*Action item A*: Could you return everything from "1½ lb small" down to "hours or overnight." in the cider-brined pork recipe post, copied word for word?
*Action item B*: Can you supply the next part of the cider-brined pork recipe post, starting right after its last sentence?

*Study text*:
—————

Among autumn’s great joys is the overabundance of apple varieties, each with its own story and characteristics. Since they are named for where they originated, what they look like or who introduced the strain, they can spin thousands of stories. Reichl describes, “Esopus Spitzenberg. Such a wonderful name. It’s is a handsome, old fashioned apple, with great integrity and fine flavor. Knobbed Russets on the other hand are extremely ugly but they taste good. Then there are the Golden Russets. I bought all three, thinking I would have a crisp of serious flavor.”
In shopping for my first hearty autumn dinner and facing market baskets laden with delicious apples, I similarly struggled with how to choose. Luckily, I wasn’t forced to, having decided to use apple cider in my main dish. Cider, after all, is made from a mix of apple varieties.
Reichl wrote about braising pork shoulder in cider but brining tenderloins in it was just as delicious. Pork in general benefits from brining and the cider brine worked magic, imparting sweetness, juiciness and tons of flavor, which was heightened by drizzling the meat with a pan sauce for serving. Roasted Yukon Gold potatoes, Red Onions and Granny Smith apples rounded out the meal.
The best part? Other than the time for brining, this was a fast and nearly effortless meal to prepare, the oven got its maiden fall workout and the cook got to kick back and relax. Apple pie will have to wait for next time.
This is my contribution to the Novel Food #34. Hosted by the lovely Simona of briciole, Novel Food is a voyage of literary discovery featuring literary-inspired dishes contributed by event's participants.
Cider-Brined Pork Loin with Roasted Potatoes and Apples
Ingredients for the Brine:
2 cups apple cider
½ cup granulated sugar
3 tbs salt
3 cloves garlic, chopped
1 tsp ground black pepper
1 tsp fennel seed
½ tsp ground coriander
1 inch fresh ginger, thinly sliced
Ingredients for the Pork and Pan-Sauce:
2 - 1 to 1½ lb pork tenderloins (this should be sold in one package)
1½ lb small Yukon Gold potatoes, halved
1-2 large red onions (about 1 lb) cut into 1 inch wedges
2-3 Granny Smith apples, unpeeled and cut into 2-3 inch wedges
3 tbs olive oil
2 tbs unsalted butter
1-2 tbs roughly chopped fresh rosemary
2 cups apple cider for sauce
Preparation:
For Marinade: In a small bowl, stir together the cider, sugar and salt till sugar dissolves. Add remaining seasonings till combined. Place the tenderloins into a 1 gallon ziplock bag, pour in the marinade, squeeze out the air, seal and refrigerate for 6-8 hours or overnight.

—————

*Excerpted data*:
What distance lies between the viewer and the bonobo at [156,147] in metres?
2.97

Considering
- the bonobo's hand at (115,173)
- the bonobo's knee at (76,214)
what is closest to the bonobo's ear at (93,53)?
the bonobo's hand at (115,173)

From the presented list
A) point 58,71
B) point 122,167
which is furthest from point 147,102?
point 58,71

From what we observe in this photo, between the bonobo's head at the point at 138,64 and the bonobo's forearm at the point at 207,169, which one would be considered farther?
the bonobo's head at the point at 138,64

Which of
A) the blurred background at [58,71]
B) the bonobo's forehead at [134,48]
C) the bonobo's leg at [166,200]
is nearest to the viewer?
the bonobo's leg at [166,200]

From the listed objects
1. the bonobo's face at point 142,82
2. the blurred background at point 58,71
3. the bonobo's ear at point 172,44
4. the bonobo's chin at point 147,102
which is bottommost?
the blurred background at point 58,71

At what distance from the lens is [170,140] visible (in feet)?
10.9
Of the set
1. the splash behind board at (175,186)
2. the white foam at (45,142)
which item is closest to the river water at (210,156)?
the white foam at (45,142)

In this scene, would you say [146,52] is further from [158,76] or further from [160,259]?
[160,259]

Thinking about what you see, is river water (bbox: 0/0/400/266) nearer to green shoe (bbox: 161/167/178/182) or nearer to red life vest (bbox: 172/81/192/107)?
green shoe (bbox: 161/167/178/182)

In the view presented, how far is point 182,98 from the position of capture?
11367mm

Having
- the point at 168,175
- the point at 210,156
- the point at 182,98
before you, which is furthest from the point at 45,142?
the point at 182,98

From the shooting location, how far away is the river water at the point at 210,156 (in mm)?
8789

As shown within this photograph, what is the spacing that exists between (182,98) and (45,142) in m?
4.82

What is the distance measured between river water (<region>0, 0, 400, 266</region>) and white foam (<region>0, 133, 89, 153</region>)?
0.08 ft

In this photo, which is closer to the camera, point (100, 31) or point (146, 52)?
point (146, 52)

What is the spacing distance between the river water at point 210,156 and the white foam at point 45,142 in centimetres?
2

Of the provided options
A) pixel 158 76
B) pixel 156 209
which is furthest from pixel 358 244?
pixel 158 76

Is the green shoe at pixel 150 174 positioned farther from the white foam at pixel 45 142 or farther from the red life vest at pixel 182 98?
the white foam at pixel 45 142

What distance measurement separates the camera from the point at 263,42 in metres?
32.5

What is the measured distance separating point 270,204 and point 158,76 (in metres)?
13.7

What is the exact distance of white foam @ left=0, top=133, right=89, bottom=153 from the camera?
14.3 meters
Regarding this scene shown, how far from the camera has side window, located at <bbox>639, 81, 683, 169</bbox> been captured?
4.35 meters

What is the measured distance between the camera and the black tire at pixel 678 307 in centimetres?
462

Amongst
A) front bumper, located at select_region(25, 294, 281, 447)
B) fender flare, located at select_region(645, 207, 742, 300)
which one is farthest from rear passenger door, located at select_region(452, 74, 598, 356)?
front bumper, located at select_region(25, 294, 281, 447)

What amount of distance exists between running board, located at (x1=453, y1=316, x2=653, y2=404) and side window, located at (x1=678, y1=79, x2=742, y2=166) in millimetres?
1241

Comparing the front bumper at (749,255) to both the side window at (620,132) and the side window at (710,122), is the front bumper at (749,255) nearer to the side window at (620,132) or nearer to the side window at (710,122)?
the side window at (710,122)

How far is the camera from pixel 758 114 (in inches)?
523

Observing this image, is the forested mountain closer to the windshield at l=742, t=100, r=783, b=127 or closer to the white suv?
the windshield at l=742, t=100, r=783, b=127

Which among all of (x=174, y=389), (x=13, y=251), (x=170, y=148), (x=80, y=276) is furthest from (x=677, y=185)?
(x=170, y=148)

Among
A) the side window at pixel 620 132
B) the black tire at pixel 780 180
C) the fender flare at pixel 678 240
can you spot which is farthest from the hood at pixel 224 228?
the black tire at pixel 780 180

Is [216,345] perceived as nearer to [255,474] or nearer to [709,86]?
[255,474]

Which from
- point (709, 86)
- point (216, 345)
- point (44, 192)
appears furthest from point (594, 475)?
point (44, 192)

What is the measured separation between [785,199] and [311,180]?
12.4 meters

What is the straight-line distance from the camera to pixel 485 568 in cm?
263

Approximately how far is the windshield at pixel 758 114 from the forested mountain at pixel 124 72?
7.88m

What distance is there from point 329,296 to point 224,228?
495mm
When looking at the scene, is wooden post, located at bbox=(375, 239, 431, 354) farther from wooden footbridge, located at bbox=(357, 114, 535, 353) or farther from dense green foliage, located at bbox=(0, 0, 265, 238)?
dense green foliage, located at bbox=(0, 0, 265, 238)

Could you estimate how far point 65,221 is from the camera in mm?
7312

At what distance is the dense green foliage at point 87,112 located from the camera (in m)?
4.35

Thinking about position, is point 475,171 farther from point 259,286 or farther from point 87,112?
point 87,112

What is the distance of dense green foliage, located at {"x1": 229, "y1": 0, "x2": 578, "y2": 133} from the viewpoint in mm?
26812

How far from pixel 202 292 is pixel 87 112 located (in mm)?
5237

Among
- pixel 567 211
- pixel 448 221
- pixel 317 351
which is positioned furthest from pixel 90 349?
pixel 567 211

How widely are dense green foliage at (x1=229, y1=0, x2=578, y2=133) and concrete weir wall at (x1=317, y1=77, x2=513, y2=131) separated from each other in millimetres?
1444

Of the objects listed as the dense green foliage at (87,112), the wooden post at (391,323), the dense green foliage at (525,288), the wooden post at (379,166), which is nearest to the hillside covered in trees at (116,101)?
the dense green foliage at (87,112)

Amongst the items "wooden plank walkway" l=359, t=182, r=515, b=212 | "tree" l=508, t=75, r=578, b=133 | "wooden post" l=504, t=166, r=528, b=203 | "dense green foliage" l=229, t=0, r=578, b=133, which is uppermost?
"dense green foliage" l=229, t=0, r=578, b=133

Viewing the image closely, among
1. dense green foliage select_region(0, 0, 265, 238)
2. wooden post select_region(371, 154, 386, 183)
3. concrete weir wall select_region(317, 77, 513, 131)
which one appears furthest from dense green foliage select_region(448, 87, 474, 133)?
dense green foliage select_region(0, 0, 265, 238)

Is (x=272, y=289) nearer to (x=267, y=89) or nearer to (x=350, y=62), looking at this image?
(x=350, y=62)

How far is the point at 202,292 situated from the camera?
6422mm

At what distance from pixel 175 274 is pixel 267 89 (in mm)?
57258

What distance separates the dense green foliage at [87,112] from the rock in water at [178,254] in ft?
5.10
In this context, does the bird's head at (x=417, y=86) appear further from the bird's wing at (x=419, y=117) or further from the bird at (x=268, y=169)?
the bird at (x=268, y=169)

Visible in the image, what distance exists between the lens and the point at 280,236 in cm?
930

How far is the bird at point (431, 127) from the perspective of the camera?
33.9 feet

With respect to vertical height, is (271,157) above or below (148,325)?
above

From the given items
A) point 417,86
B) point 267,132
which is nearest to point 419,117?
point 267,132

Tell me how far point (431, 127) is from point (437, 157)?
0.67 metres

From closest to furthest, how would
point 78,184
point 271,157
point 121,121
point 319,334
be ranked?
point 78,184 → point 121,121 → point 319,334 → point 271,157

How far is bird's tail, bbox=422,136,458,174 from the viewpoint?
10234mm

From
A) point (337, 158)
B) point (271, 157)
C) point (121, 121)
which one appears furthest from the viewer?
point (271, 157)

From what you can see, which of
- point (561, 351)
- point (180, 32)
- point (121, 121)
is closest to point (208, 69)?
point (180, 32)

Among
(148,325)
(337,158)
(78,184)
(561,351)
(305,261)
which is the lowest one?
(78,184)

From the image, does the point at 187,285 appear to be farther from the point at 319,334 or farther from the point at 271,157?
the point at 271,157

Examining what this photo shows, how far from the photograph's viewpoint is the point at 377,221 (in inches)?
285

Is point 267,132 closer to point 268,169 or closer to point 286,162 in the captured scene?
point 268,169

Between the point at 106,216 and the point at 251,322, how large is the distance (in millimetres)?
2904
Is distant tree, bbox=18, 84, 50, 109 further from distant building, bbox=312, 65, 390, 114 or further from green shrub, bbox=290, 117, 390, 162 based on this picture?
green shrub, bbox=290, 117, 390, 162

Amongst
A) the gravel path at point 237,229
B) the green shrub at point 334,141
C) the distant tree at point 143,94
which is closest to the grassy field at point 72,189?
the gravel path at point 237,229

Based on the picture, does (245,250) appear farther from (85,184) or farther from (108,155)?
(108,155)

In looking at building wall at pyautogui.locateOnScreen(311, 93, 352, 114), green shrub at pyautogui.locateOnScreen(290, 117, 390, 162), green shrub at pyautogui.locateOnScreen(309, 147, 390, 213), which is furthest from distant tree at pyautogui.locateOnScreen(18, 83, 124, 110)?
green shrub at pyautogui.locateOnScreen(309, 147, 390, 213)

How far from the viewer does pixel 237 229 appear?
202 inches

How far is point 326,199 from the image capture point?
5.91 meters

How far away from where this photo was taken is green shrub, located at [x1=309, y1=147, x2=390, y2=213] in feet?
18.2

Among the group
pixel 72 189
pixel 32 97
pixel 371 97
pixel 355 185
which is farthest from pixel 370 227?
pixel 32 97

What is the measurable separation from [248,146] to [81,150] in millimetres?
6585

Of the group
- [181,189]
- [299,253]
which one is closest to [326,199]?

—————

*Response A*:
1½ lb small Yukon Gold potatoes, halved
1-2 large red onions (about 1 lb) cut into 1 inch wedges
2-3 Granny Smith apples, unpeeled and cut into 2-3 inch wedges
3 tbs olive oil
2 tbs unsalted butter
1-2 tbs roughly chopped fresh rosemary
2 cups apple cider for sauce
Preparation:
For Marinade: In a small bowl, stir together the cider, sugar and salt till sugar dissolves. Add remaining seasonings till combined. Place the tenderloins into a 1 gallon ziplock bag, pour in the marinade, squeeze out the air, seal and refrigerate for 6-8 hours or overnight.

*Response B*:
For the roast: Preheat oven to 425 degrees. Remove the tenderloins from the bag, discard the marinade, pat dry the loins, and using kitchen twine, tie the loin in three places at even intervals. Place prepared tenderloins on an ungreased rimmed baking pan. Dab with olive oil, season with 1 tsp pepper and a sprinkling of the rosemary, reserving about half for the vegetables.
For the vegetables: Using another baking pan, place the prepared vegetables in a single layer, drizzle with olive oil and season with 1 tsp salt, pepper and remaining rosemary.
Roasting: Place both baking pans in the oven on a middle rack, side by side. Roast for 30 minutes then check the vegetables for doneness and remove when browned and crisp. Continue to roast the pork till browned and a meat thermometer inserted into the center reads 140 degrees. Total cooking time on the meat will be 30-40 minutes. Remove the tenderloins from oven and the tray. Let rest on a platter.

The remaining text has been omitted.